(Beginning of Passage to read)

Should women avoid painkillers during pregnancy? How dangerous are prescription opioids and painkillers abuse?

During pregnancy, women feel many emotions, but they also feel pain. It may not be safe to take painkillers, however. Prescription opioids and painkillers abuse are never safe, whether you're pregnant or not.

Pregnancy is one phase of a woman’s life wherein she feels different emotions, and that includes fear. For a mom-to-be, among your greatest fears is to lose your child while he or she is still inside your womb, or the possibility of ending up with a baby who has deformities, whether physically or mentally.

With these fears, you appear picky with the food you eat, the activities you do, and, of course, any medication you would undergo. When women are pregnant, they try to avoid getting sick for fear of how the illness or medicine will affect the baby. However, there are infirmities that can't be avoided with a surgical mask and rubber gloves, such as physical injury and chronic pain.

Effects on the Baby

Like most things the mother consumes, painkillers, especially the stronger ones, also can have an effect on the unborn child.

Among the effects believed to happen to the baby are the following:

  • Heart disease. When a mother takes ibuprofen during pregnancy, she may have to deal with the possibility of her unborn child developing heart disease or, for boys, fertility problem. This may be due to low levels of amniotic fluid inside the womb due to consequent high blood pressure in the fetus’ lungs.

(End of Passage to read)

- _What this exercise asks_:
**a)** Answer these questions about the article on painkillers during pregnancy:
(i) Which drug, taken by a mother during pregnancy, is linked to possible heart disease in her unborn child?
(ii) Which two items does the article say cannot protect against physical injury and chronic pain?
(iii) According to the article, when are prescription opioids and painkillers abuse safe?
**b)** Reproduce the article on painkillers during pregnancy word for word from "With these fears, you" to "and chronic pain.".
**c)** Write the next part of the article on painkillers during pregnancy, picking up right after its last sentence.

(Beginning of Raw data)

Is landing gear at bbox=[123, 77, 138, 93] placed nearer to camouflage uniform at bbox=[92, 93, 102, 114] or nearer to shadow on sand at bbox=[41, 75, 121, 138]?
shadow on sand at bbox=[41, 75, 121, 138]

(End of Raw data)

- _Answers to the tasks_:
**a)**
(i) Ibuprofen.
(ii) A surgical mask and rubber gloves.
(iii) Never, whether the woman is pregnant or not.

**b)**
With these fears, you appear picky with the food you eat, the activities you do, and, of course, any medication you would undergo. When women are pregnant, they try to avoid getting sick for fear of how the illness or medicine will affect the baby. However, there are infirmities that can't be avoided with a surgical mask and rubber gloves, such as physical injury and chronic pain.

**c)**
  • Congenital diseases. As the baby develops inside the mother’s womb, taking painkillers—particularly the prescription ones or opioids—might not be a good option. The unborn baby can develop a congenital disease, such as spina bifida (an abnormality in the spine), hydrocephaly (the presence of too much liquid in the baby’s brain), and even glaucoma (when too much pressure in the eye causes loss of sight).
  • Future fertility. Not the mother's fertility, but the child's. One study linked the use of painkillers—such as the commonly used paracetamol and ibuprofen—during pregnancy to fertility issues for the baby later in life by reducing the number of sperm and egg cells.
  • Neonatal Abstinence Syndrome. When the mother has used strong painkillers or opioids, the baby sometimes suffers from Neonatal Abstinence Syndrome (NAS), basically withdrawal symptoms because the baby has become dependent on the drug.

In addition to the effects on the baby, long-term painkillers abuse may result in severe negative consequences for the mother: respiratory depression, coma, or even death. That's a high price to pay for pain relief.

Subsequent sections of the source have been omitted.